Provided text:
Eric Treanor did not say that the war spending disappeared down the memory hole and was never accounted for. He said it was kept off the books to avoid budget ceiling debates. If you read the linked articles you will see that the accounting tricks also prevented Congress from debating non-emergency military spending slipped into the emergency spending.

"Some of the so-called emergency replacement items in the 2007 request won't even be available until 2010 or later. We've been asked to replace two $20 million fighter aircraft with $200 million Joint Strike Fighters, which are still in development.
At the same time, the emergency request skimps on equipment badly needed by troops being deployed to Iraq as part of the surge. Why was Congress told that the Army can't even meet the basic needs for these Iraq-bound units?

Millions and millions of dollars are included in supplemental appropriations requests that should be spelled out, prioritized, and justified through the regular congressional authorization and appropriation processes. Instead, they are hidden behind an emergency label." (US Representative Neil Abercrombie, Democrat of Hawaii, chairman of the House Armed Services Subcommittee on Tactical Air and Land Forces.)

[Rows from a dataset]
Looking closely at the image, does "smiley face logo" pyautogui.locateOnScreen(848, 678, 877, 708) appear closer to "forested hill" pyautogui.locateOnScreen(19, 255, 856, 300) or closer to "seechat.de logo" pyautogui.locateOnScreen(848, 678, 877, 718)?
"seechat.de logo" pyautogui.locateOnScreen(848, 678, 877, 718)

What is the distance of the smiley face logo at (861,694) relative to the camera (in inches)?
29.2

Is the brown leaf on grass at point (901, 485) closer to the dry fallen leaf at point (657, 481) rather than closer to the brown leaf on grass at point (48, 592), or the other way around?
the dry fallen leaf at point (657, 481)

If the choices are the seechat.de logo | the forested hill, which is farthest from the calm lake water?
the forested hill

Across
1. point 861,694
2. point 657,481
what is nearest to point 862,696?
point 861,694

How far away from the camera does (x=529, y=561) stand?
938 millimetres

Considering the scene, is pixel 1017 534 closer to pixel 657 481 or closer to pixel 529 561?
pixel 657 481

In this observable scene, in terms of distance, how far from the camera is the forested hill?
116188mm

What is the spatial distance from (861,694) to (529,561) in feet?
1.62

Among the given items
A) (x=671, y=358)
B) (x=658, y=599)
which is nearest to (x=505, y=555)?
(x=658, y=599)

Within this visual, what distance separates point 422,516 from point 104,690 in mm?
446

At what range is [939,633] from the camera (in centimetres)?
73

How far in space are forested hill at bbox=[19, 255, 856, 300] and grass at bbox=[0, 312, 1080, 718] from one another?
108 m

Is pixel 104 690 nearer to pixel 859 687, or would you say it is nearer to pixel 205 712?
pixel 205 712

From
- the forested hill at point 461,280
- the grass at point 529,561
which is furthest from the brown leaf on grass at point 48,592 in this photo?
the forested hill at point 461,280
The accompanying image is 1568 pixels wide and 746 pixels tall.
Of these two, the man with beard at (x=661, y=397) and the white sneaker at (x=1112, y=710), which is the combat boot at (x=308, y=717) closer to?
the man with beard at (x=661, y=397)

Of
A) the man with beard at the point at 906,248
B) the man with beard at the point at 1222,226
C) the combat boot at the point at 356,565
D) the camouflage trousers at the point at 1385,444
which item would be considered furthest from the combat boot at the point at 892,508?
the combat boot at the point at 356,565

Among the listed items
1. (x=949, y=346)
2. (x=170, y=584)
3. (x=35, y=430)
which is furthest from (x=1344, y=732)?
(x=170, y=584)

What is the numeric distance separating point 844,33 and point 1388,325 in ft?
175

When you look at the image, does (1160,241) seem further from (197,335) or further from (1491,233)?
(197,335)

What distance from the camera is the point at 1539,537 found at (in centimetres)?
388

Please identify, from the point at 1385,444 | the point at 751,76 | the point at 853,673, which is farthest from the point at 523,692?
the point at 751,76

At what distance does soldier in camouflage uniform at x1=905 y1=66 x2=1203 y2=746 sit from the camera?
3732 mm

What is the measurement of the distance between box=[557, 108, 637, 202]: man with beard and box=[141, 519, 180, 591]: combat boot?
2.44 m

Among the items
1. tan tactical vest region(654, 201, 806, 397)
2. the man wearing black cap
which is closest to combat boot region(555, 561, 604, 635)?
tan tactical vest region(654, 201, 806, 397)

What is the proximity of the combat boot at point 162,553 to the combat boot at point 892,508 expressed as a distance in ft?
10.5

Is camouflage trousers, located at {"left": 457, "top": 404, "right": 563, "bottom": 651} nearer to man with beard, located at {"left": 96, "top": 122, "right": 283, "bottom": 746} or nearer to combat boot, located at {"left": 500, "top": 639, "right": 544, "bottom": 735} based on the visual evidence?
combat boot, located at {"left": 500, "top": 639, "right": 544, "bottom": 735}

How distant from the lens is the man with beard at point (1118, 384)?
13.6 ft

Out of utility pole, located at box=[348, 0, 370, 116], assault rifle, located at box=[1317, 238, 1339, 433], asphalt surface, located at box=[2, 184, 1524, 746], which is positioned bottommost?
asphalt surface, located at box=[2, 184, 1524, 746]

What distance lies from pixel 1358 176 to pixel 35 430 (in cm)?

Task to complete: Please continue the passage on emergency war spending, picking up right after its final sentence.

Result for this exercise:
Whether or not the spending was later tallied in historical figures is irrelevant to the issue. The spending was put off the books to eliminate Congressional oversight over the Pentagon's spending decisions, pad the appropriations, and help Bush avoid politically dangerous battles over the debt ceiling and the Administration's priorities in fighting the war, such as scrimping on battle armor while funding spending on non-emergency Pentagon projects.

Both sides were upset by process; Republicans as well as Democrats don't like it when the president takes away some of their power.

Sen. Tom Coburn, R-Okla., doesn't like the way the Bush administration is paying for the Iraq war. Neither does Rep. David Obey, D-Wis. Granted, the two don't agree on much. But they do agree that funding the war piecemeal and off the books -- through "emergency" supplemental spending bills -- is a phony way of doing business.
"It needs to be in the budget," said Coburn, a conservative budget hawk, in an interview about the cost of the Iraq war. Likewise, Obey, the senior Democrat on the House Appropriations Committee, said that supplemental bills are "a good idea if you want to hide the cost of the war. It's a bad idea if you want to be able to offer an accounting of what our war costs are."
The Bush administration, with Congress's cooperation, has insisted on paying for the Iraq war through supplemental spending bills. The funding is not included in the president's annual budgets or, in most cases, in the congressional budget resolutions, and it is considered separately from the regular appropriations bills. The money is not counted in the budget deficit estimates that the administration routinely releases. Nor is it counted against any budget caps that Congress has set for itself to abide by throughout the year.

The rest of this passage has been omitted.